▸ Your goal
Skip the pictures. Transcribe the rest of the data below without changing a word.

Stored entries
*****
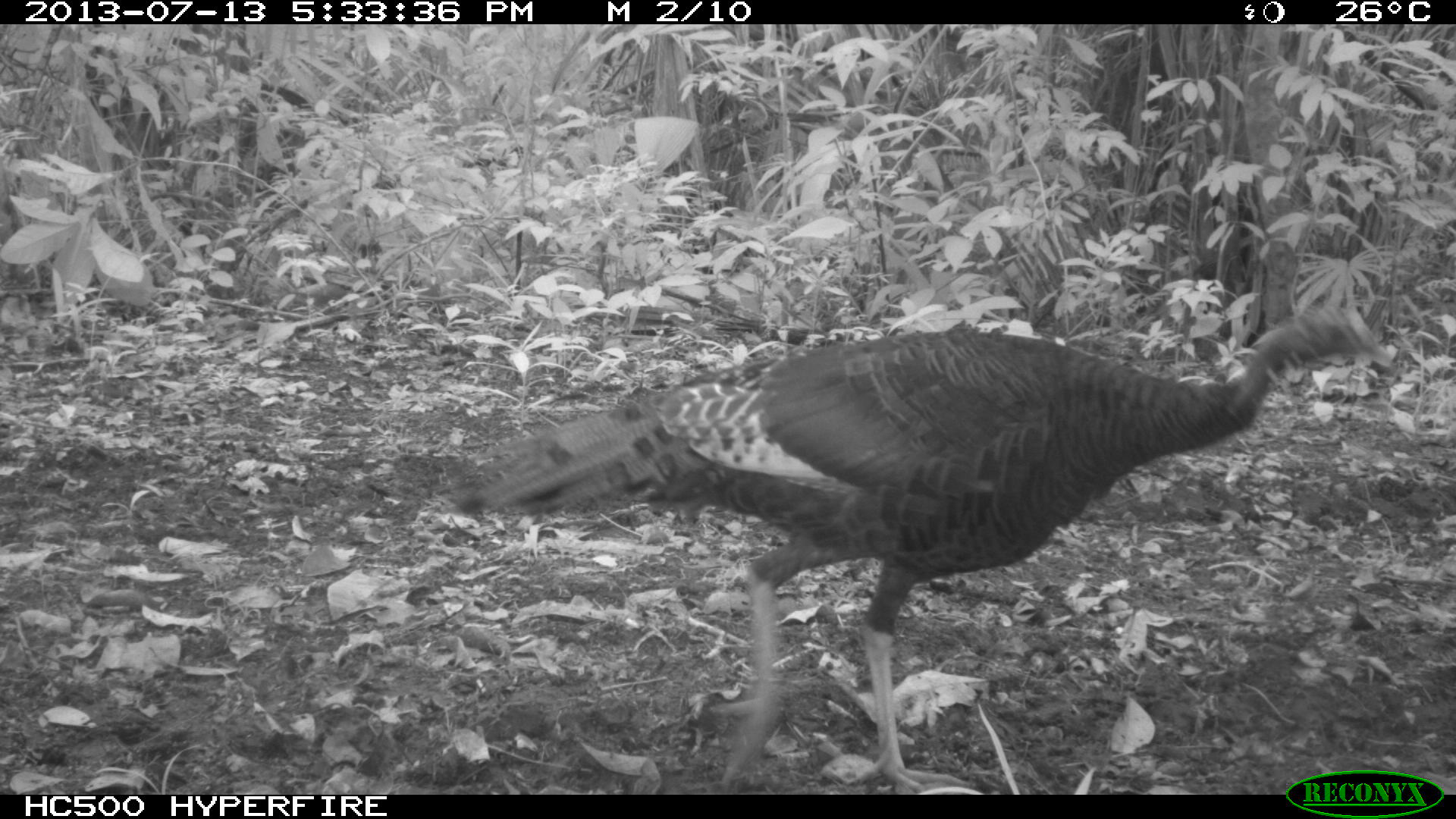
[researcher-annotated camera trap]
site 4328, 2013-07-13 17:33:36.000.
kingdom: Animalia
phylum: Chordata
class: Aves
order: Galliformes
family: Phasianidae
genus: Meleagris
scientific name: Meleagris ocellata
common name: ocellated turkey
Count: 2.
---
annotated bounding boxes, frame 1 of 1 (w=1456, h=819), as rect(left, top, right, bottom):
meleagris ocellata: rect(453, 300, 1390, 792)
*****
▸ Exercise solution
[researcher-annotated camera trap]
site 4328, 2013-07-13 17:33:36.000.
kingdom: Animalia
phylum: Chordata
class: Aves
order: Galliformes
family: Phasianidae
genus: Meleagris
scientific name: Meleagris ocellata
common name: ocellated turkey
Count: 2.
---
annotated bounding boxes, frame 1 of 1 (w=1456, h=819), as rect(left, top, right, bottom):
meleagris ocellata: rect(453, 300, 1390, 792)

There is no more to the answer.